For the female lead, the role was originally conceived as an American divorcee of questionable morals. However, given the war, it was decided to make her a European refugee. Actor Hedy Lamarr, later famous for inventing the technology that made Wi-Fi possible, was pursued, but MGM would not loan her to Warner Bros., so Wallis got Bergman through producer David O. Selznick, who had just triumphed with Gone with the Wind and Rebecca.
Why were there problems with the ‘Casablanca’ script?
While casting the movie turned out to be something of a tangle, the actual making of the film was an out-and-out mess. According to Today, all three leads, the third being Paul Henreid (Victor Laszlo), weren’t pleased with their prospects.

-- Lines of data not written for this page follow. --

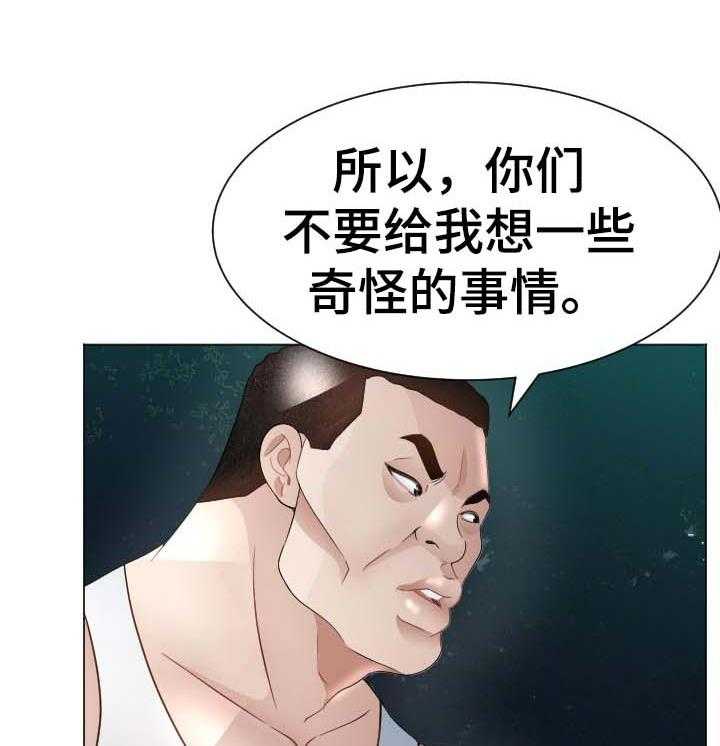 《高丽酒店》第58话 58_中招 第2页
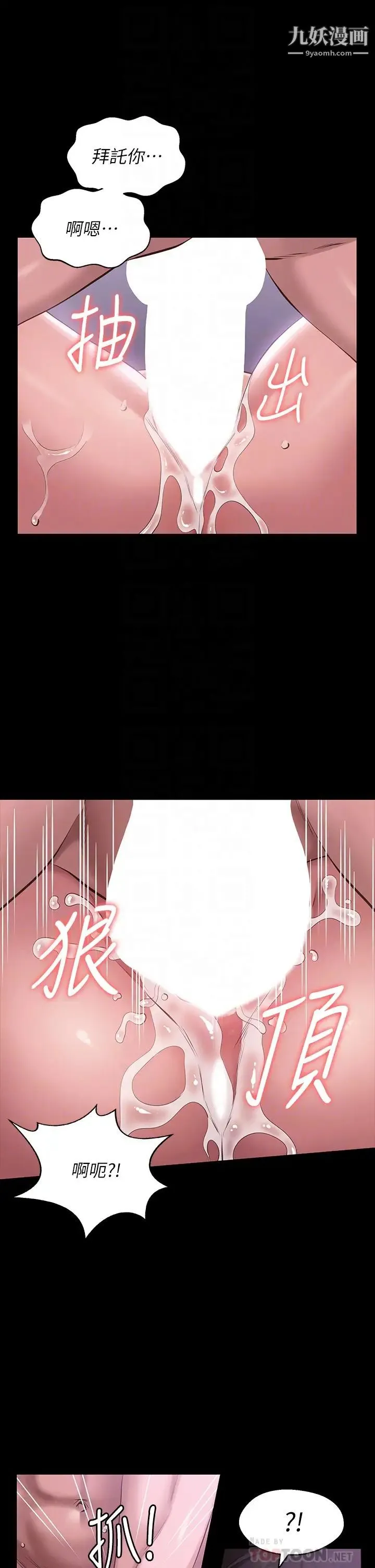 万能履历表 第5话-被操弄到高潮迭起 第10页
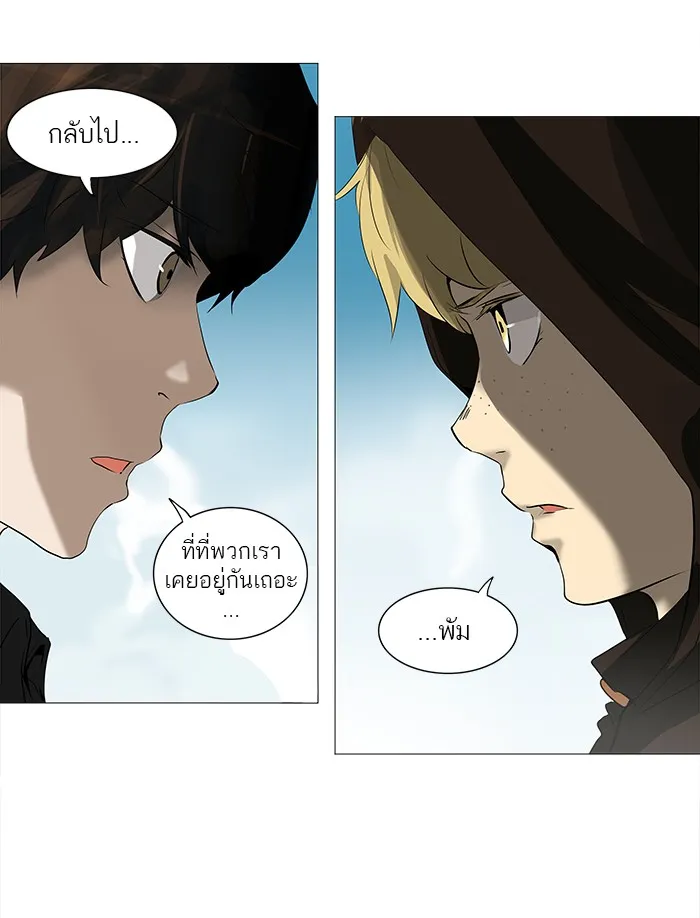 Tower of God ทาวเวอร์ออฟก๊อด หอคอยเทพเจ้า - หน้า 12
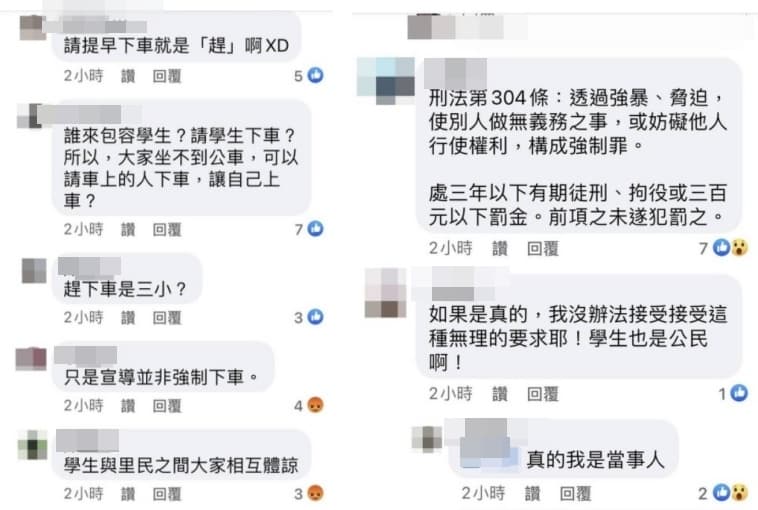 對於里長有無強制要求學生下車,已引發當地里民論戰。(翻攝自臉書社團「汐止集團」)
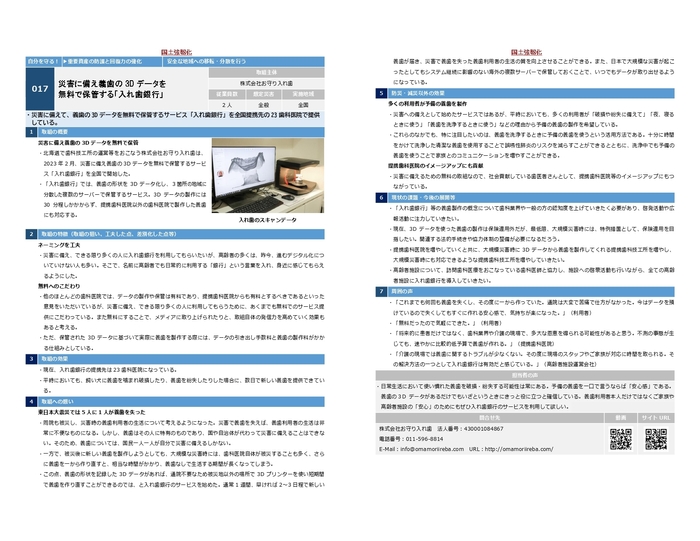 令和6年度「国土強靭化 民間の取組事例集」に掲載された入れ歯銀行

Bergman biographer Charlotte Chandler found out that Bergman and Bogart had lunch before filming, and Chandler said, “Ingrid remembered that the only subject they found in common was how much they both wanted to get out of Casablanca.”
The problem the actors had that the script wasn’t finished and was being rewritten as filming continued. Nowadays, with social media and the 24/7 news cycle, the talk of a script being rewritten during filming is considered a sign of a troubled project. In the 1940s, however, this circumstance was relatively rare, and the actors took it as a sign that the powers that be didn’t have their act together.
At particular issue was the ending and whom Ilsa would end-up with — her husband Victor, or Rick, whom Ilsa had to abandon when she found out Victor was alive? It was pointed out that the Production Code that governed morality in pictures would not allow Ilsa, a married woman, to run off with Bogart, even if that was the “happy” ending. So instead Rick got the “beginning of a beautiful friendship” with police captain Claude Rains.
What is ‘Casablanca’s’ legacy?
Casablanca’s legacy got sealed fairly quickly when it won Best Picture, Best Director, and ironically enough, Best Screenplay at the Academy Awards in 1944. In the picture race, it beat For Whom the Bell Tolls, Heaven Can Wait, The Human Comedy, In Which We Serve, Madame Curie, The More the Merrier, The Ox-Bow Incident, The Song of Bernadette and Watch on the Rhine.
By now, few people, if any dispute Casablanca’s status as a classic. On the American Film Institute list of the best movies of all time, it’s number 3, behind Citizen Kane and The Godfather, and it’s number 49 on the IMDb ranking. Its ending was even joked about in the 1990 film Gremlins 2, when a PA announcer can be heard saying, “Tonight, on the Clamp Cable Classic Movie Channel, don’t miss Casablanca, now in full color with a happier ending!”